### Given exercise
Write out every record below exactly as it appears.

### Excerpt from a dataset

** Begin **

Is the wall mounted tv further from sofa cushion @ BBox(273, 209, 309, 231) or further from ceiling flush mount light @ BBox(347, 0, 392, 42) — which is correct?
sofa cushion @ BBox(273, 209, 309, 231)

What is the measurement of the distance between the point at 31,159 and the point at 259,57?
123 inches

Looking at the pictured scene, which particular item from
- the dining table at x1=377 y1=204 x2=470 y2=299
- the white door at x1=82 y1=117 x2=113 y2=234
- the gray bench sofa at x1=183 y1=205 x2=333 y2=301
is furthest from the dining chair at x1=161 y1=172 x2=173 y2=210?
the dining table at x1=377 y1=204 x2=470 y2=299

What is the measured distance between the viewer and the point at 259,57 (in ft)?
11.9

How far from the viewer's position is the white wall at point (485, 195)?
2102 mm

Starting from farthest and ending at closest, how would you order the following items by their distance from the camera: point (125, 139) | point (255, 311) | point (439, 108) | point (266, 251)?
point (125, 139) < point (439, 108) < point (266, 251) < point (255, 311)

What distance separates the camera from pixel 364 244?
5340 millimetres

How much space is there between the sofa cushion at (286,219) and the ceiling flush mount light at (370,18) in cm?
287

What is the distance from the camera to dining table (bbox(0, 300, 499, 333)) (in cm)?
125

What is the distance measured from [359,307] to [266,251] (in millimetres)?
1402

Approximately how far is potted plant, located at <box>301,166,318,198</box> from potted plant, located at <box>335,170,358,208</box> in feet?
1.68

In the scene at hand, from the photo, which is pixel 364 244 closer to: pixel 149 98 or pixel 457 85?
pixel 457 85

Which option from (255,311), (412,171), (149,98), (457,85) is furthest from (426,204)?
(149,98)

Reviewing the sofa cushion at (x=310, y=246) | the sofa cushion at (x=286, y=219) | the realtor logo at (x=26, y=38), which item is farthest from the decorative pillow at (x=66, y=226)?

** End **

### Answer to the problem
Is the wall mounted tv further from sofa cushion @ BBox(273, 209, 309, 231) or further from ceiling flush mount light @ BBox(347, 0, 392, 42) — which is correct?
sofa cushion @ BBox(273, 209, 309, 231)

What is the measurement of the distance between the point at 31,159 and the point at 259,57?
123 inches

Looking at the pictured scene, which particular item from
- the dining table at x1=377 y1=204 x2=470 y2=299
- the white door at x1=82 y1=117 x2=113 y2=234
- the gray bench sofa at x1=183 y1=205 x2=333 y2=301
is furthest from the dining chair at x1=161 y1=172 x2=173 y2=210?
the dining table at x1=377 y1=204 x2=470 y2=299

What is the measured distance between the viewer and the point at 259,57 (in ft)?
11.9

How far from the viewer's position is the white wall at point (485, 195)?
2102 mm

Starting from farthest and ending at closest, how would you order the following items by their distance from the camera: point (125, 139) | point (255, 311) | point (439, 108) | point (266, 251)?
point (125, 139) < point (439, 108) < point (266, 251) < point (255, 311)

What distance separates the camera from pixel 364 244?
5340 millimetres

How much space is there between the sofa cushion at (286,219) and the ceiling flush mount light at (370,18) in cm?
287

What is the distance from the camera to dining table (bbox(0, 300, 499, 333)) (in cm)?
125

What is the distance measured from [359,307] to [266,251] (in millimetres)?
1402

Approximately how far is potted plant, located at <box>301,166,318,198</box> from potted plant, located at <box>335,170,358,208</box> in feet?
1.68

In the scene at hand, from the photo, which is pixel 364 244 closer to: pixel 149 98 or pixel 457 85?
pixel 457 85

Which option from (255,311), (412,171), (149,98), (457,85) is furthest from (426,204)?
(149,98)

Reviewing the sofa cushion at (x=310, y=246) | the sofa cushion at (x=286, y=219) | the realtor logo at (x=26, y=38), which item is farthest from the decorative pillow at (x=66, y=226)?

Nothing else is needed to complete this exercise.